The SNES has a 16-bit processor with an interesting property: Software can decide whether the CPU’s three general-purpose registers are 8 or 16 bit. It can change these sizes on the fly through the use of the rep and sep opcodes. Much like the stack, the state of how large the registers are must be restored after actions that change them.

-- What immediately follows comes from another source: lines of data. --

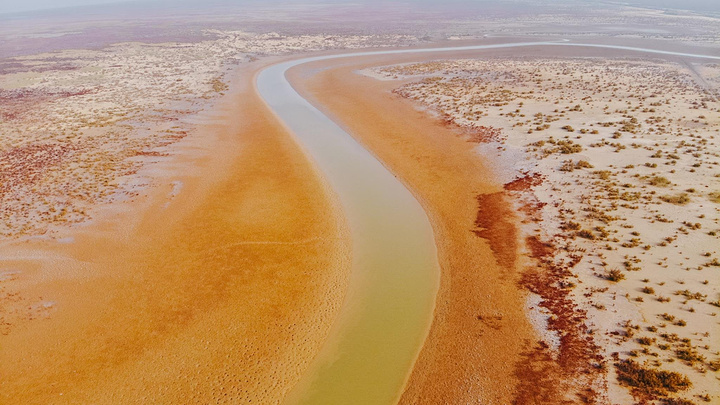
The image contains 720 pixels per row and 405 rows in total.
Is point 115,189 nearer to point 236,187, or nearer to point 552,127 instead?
point 236,187

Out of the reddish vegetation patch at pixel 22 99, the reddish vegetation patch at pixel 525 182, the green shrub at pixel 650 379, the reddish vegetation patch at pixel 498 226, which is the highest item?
the reddish vegetation patch at pixel 22 99

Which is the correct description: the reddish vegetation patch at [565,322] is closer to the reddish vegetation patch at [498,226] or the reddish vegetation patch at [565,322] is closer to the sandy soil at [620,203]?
the sandy soil at [620,203]

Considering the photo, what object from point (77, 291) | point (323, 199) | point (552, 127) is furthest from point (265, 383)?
point (552, 127)

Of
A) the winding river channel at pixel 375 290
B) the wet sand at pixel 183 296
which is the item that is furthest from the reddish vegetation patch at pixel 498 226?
the wet sand at pixel 183 296

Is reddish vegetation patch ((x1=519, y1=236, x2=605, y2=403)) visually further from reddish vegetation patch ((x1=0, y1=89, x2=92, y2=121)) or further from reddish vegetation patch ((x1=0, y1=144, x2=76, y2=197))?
reddish vegetation patch ((x1=0, y1=89, x2=92, y2=121))

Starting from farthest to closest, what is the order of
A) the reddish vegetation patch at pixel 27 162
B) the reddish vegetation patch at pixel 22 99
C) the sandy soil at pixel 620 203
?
1. the reddish vegetation patch at pixel 22 99
2. the reddish vegetation patch at pixel 27 162
3. the sandy soil at pixel 620 203

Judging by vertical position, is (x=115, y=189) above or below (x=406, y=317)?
above

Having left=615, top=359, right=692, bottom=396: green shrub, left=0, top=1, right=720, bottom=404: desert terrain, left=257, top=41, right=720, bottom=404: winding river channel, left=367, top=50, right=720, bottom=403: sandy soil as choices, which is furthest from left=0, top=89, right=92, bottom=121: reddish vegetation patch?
left=615, top=359, right=692, bottom=396: green shrub
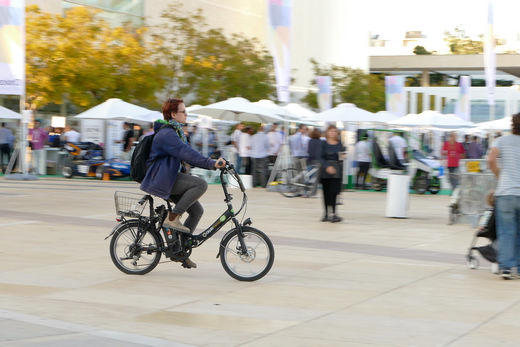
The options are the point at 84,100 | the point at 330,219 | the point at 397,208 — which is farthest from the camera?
the point at 84,100

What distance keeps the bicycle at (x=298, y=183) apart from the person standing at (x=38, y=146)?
10235mm

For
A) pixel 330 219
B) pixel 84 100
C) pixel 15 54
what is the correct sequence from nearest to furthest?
pixel 330 219
pixel 15 54
pixel 84 100

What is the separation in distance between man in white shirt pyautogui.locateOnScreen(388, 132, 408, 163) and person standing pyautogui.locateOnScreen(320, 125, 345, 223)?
8477 millimetres

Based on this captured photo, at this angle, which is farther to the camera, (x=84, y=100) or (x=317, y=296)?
(x=84, y=100)

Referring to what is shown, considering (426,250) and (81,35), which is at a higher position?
(81,35)

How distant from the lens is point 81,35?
30781 mm

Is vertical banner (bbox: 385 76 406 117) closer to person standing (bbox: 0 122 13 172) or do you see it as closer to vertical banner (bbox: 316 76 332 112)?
vertical banner (bbox: 316 76 332 112)

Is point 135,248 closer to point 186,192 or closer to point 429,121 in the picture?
point 186,192

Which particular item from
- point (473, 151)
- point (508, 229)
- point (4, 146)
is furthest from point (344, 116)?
point (508, 229)

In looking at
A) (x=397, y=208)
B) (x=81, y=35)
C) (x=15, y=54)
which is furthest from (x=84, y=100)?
(x=397, y=208)

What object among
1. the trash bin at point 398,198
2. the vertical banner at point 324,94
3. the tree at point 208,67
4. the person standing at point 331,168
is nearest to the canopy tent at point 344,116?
the vertical banner at point 324,94

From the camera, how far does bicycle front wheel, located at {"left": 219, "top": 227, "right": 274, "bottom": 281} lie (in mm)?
7531

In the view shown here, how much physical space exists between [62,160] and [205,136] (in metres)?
5.24

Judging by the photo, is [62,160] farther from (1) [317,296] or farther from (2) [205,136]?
(1) [317,296]
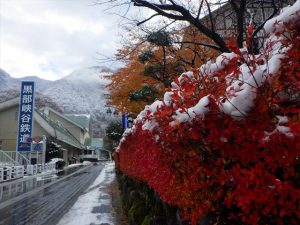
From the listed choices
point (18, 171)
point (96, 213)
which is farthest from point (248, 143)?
point (18, 171)

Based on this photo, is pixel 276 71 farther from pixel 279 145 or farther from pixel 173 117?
pixel 173 117

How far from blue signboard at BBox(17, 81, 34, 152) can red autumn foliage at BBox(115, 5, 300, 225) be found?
30752mm

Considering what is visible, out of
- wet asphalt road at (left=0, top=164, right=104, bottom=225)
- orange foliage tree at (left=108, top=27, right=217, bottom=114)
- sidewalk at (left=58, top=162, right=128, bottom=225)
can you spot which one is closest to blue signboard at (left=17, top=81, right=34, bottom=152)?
orange foliage tree at (left=108, top=27, right=217, bottom=114)

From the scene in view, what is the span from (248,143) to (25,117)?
3261cm

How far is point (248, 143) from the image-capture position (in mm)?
2418

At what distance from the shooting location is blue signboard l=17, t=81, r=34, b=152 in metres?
32.2

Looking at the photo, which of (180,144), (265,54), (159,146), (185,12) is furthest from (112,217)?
(265,54)

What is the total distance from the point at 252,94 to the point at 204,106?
37 cm

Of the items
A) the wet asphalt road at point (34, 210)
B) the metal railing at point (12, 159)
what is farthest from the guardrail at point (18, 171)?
the wet asphalt road at point (34, 210)

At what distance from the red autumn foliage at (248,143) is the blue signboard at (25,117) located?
3075 centimetres

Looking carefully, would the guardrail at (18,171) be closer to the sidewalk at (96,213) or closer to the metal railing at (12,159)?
the metal railing at (12,159)

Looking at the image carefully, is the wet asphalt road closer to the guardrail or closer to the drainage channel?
the drainage channel

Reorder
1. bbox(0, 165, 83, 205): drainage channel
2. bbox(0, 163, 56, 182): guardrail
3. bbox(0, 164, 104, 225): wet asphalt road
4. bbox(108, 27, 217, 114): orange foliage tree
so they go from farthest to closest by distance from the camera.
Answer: bbox(0, 163, 56, 182): guardrail → bbox(0, 165, 83, 205): drainage channel → bbox(108, 27, 217, 114): orange foliage tree → bbox(0, 164, 104, 225): wet asphalt road

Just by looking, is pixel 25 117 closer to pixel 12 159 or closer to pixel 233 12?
pixel 12 159
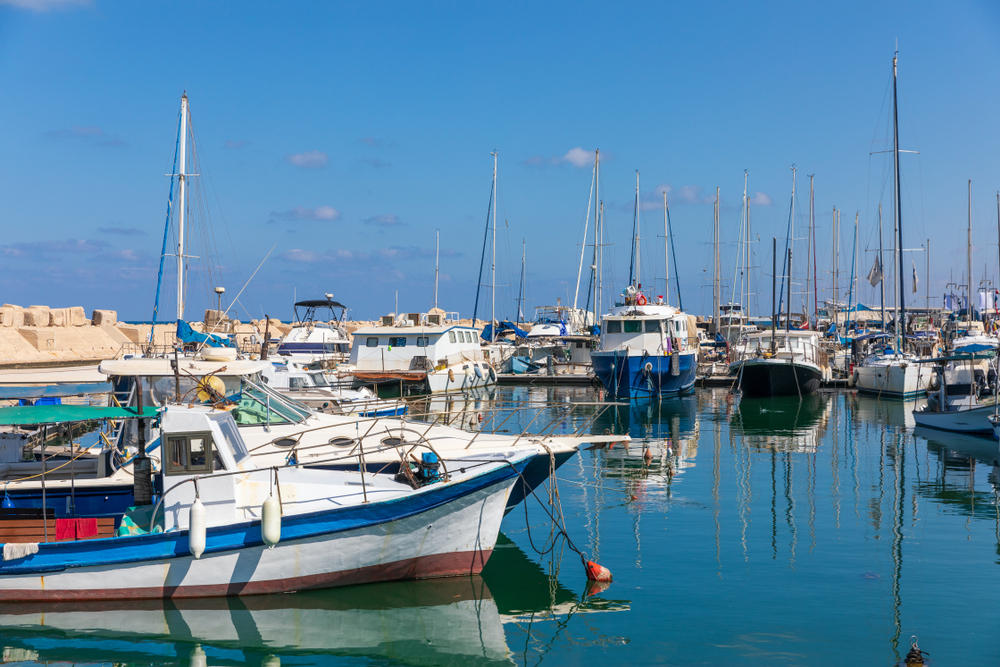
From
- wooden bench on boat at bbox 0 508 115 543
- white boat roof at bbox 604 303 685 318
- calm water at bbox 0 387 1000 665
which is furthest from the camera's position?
white boat roof at bbox 604 303 685 318

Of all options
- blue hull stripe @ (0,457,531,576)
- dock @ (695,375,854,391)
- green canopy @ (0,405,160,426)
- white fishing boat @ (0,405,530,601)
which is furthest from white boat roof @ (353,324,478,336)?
blue hull stripe @ (0,457,531,576)

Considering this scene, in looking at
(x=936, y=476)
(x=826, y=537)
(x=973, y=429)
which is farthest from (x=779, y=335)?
(x=826, y=537)

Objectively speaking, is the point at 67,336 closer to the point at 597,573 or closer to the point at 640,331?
the point at 640,331

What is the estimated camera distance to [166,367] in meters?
13.3

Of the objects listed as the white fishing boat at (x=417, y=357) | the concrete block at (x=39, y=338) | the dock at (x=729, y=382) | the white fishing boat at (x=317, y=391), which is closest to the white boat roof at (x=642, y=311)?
Answer: the dock at (x=729, y=382)

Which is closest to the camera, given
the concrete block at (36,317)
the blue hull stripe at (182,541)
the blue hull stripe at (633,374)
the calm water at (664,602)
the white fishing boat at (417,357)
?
the calm water at (664,602)

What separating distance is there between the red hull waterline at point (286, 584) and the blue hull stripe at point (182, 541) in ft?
1.31

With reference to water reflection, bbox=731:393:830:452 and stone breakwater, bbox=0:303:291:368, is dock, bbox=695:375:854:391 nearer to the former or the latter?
water reflection, bbox=731:393:830:452

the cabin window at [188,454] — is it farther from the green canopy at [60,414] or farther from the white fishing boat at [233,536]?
the green canopy at [60,414]

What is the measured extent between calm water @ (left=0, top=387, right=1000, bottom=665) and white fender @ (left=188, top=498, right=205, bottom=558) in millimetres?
1048

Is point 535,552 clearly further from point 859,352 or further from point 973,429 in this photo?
point 859,352

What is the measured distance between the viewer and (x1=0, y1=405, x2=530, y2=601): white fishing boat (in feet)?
36.6

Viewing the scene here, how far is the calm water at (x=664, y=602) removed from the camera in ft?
33.5

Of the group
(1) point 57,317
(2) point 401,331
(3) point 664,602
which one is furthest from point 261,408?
(1) point 57,317
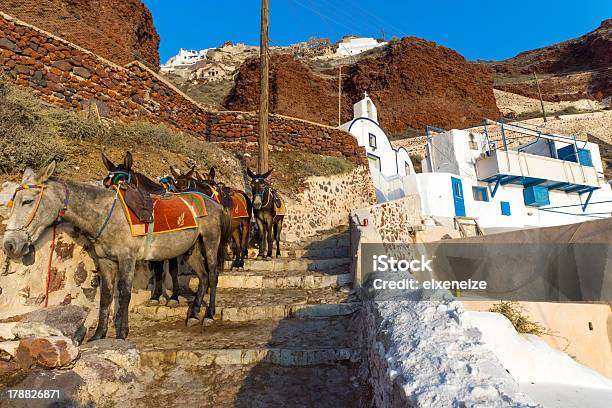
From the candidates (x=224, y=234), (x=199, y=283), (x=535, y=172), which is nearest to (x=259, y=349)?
(x=199, y=283)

There’s a routine in FE5 that forgets this rule and manages to avoid crashing the game, if only by chance.

Code Snippet

...
	beq _A5A6
...
	bra _A5B6

_A5A6
	sep #$20
	lda #$FE
	sta $51D4
	sta $51D6
	sta $51D8
	sta $51DA

_A5B6
	plx 
	lda #$03
	sta $E2
	lda #$FF
	sta $06BD,x
	plb 
	plp 
	rtl 

I’ve trimmed out the parts of this snippet that aren’t needed to demonstrate what’s happening. On one path this routine can take, it encounters a sep #$20 opcode which sets the accumulator, A, to be 8 bits. It continues executing through _A5B6 as intended. Now, the fun part of being able to change your register sizes is that certain opcodes, such as ones that load literals, also change size to match the register size. Under normal operation, the lda #$03 here loads the byte-sized value $03 into A. Without setting the accumulator to the right size, the other route the routine can take will encounter much different code. Here’s a snippet of what the code looks like from that route:

Bad Intsys

_A5B6
	plx
	lda #$8503
	sep #$A9
	sbc $06BD9D,x
	plb
	plp
	rtl

Luckily all of the pops (plx, plb, plp) are all still there, so there aren’t any stack issues, and it returns fine. The end result is that the delay between button reads when exiting an item selection menu is slightly different if the unit has a weapon.

The plp opcode at the end pops the processor’s state back to what it was at the start of the routine, so it returns with the right sizes.